[hadoop]MAPREDUCE-4832 Report

1. Symptom

The RM may think an AM has gone down when the previous AM is still up and running.

1.1 Severity

critical

1.2 Was there exception thrown?

No

1.2.1 Were there multiple exceptions?

No

1.3 Scope of the failure

Single AM

2. How to reproduce this failure

2.0 Version

2.0.2-alpha, 0.23.5

2.1 Configuration

1 AM

1 RM

2.2 Reproduction procedure

1. Due to network problems, RM thinks that an AM goes down though AM is still alive(disconnect)

2. Previous AM tries to commit a job without requiring resources from RM (feature start)

2.2.1 Timing order

no

2.2.2 Events order externally controllable?

no

2.3 Can the logs tell how to reproduce the failure?

Yes

2.4 How many machines needed?

2

3. Diagnosis procedure

3.1 Detailed Symptom (where you start)

EXTRACTED DATA:
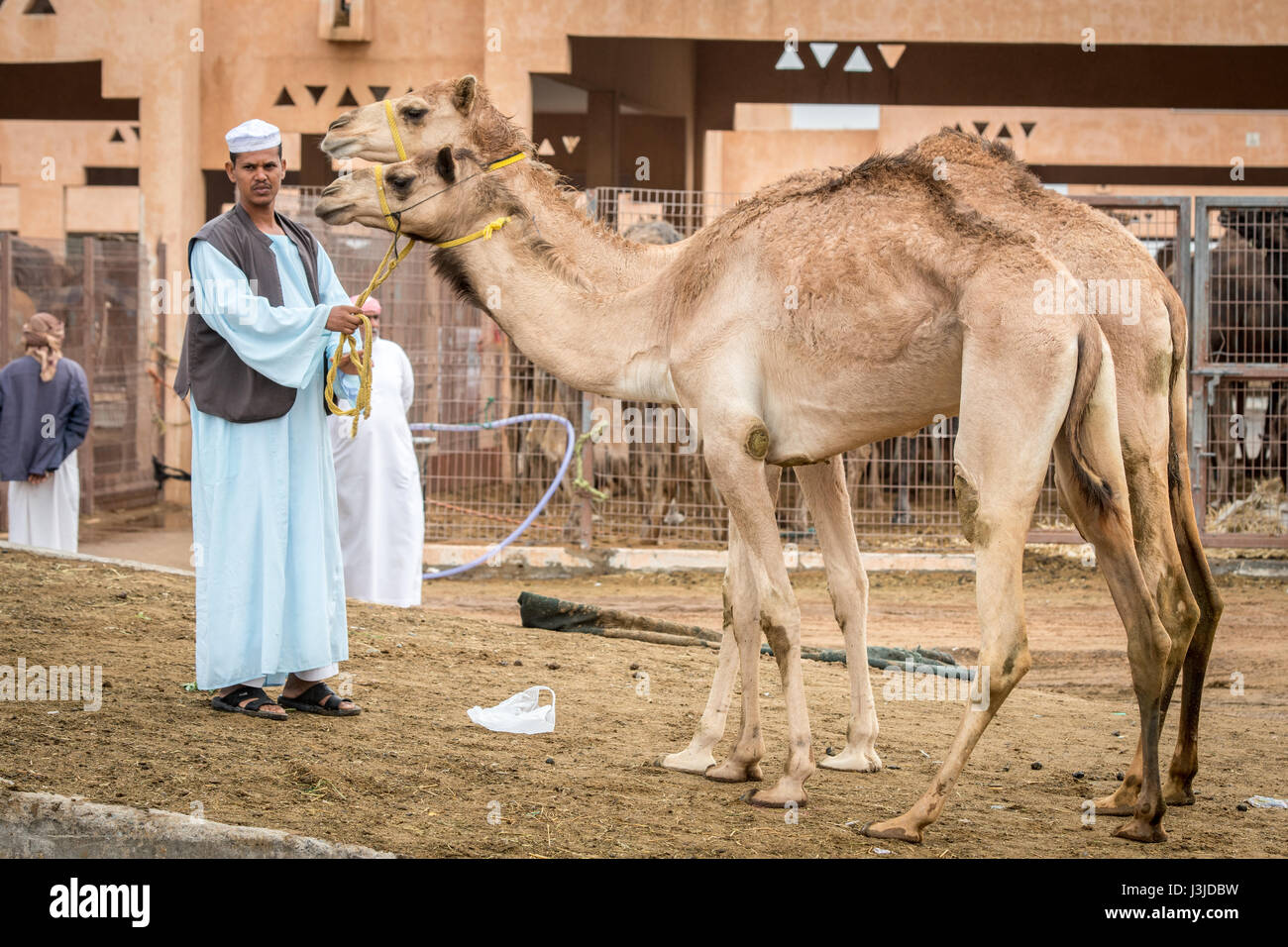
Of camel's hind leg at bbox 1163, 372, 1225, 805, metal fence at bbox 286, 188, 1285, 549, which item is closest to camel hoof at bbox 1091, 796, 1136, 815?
camel's hind leg at bbox 1163, 372, 1225, 805

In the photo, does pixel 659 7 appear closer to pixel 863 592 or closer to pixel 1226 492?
pixel 1226 492

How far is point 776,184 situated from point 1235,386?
33.5 feet

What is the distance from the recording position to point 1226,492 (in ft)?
48.1

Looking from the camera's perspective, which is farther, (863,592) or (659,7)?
(659,7)

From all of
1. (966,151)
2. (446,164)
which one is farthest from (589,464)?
(966,151)

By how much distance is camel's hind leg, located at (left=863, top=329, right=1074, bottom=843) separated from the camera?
519 centimetres

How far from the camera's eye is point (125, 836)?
4.91 metres

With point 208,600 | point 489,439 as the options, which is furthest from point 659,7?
point 208,600

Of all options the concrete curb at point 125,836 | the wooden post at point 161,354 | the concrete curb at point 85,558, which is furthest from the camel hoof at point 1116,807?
the wooden post at point 161,354

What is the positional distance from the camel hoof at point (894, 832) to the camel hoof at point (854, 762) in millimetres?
1130

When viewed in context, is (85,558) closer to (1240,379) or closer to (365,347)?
(365,347)

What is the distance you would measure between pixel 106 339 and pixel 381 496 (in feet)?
30.9

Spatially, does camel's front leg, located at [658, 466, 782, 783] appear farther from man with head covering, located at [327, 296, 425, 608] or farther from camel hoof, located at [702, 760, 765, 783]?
man with head covering, located at [327, 296, 425, 608]

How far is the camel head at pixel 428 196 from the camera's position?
609 cm
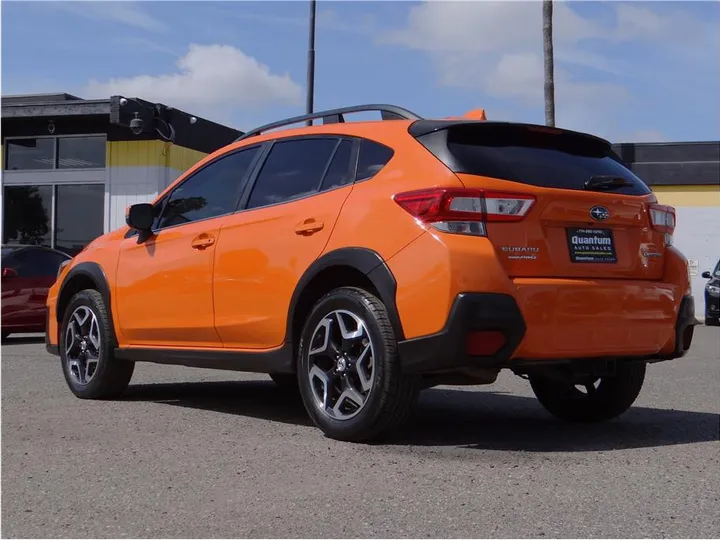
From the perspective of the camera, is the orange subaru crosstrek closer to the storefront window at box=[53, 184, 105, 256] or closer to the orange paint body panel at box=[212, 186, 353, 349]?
the orange paint body panel at box=[212, 186, 353, 349]

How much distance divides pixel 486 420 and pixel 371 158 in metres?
1.94

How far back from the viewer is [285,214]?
5.88 metres

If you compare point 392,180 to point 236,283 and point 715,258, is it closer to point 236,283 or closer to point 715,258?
point 236,283

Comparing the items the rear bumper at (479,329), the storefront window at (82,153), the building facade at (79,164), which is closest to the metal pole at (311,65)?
the building facade at (79,164)

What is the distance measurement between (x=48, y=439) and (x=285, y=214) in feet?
5.87

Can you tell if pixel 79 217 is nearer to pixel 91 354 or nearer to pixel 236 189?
pixel 91 354

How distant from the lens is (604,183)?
5.55m

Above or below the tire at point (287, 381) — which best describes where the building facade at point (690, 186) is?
above

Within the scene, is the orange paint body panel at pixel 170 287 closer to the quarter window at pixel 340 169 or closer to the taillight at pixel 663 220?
the quarter window at pixel 340 169

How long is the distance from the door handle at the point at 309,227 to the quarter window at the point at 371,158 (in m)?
0.32

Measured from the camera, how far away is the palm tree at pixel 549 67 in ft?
89.2

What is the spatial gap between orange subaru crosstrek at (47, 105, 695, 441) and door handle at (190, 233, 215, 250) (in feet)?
0.07

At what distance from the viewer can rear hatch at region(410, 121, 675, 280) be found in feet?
16.6

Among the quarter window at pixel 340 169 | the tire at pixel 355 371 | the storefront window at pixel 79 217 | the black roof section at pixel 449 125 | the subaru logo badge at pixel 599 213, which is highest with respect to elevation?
the storefront window at pixel 79 217
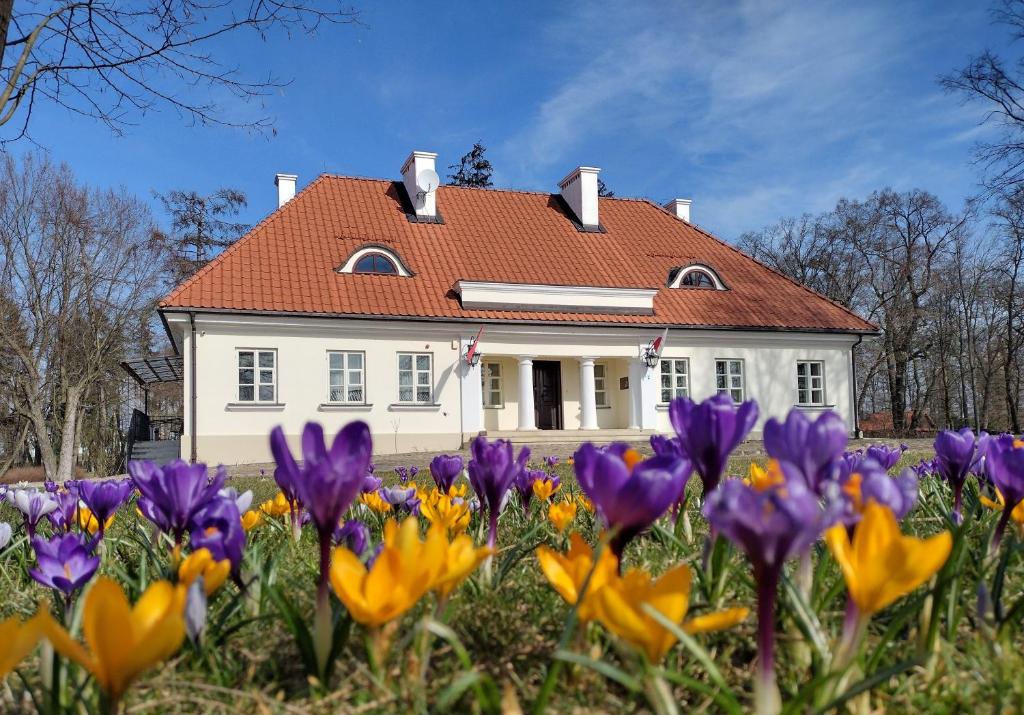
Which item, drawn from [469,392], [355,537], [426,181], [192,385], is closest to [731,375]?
[469,392]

HOW TO COMPLETE THIS TASK:
What severity does the MAPREDUCE-4832 report give for this failure? The listing is separate material and is not connected to the report above.

YOUR RESPONSE:
Critical.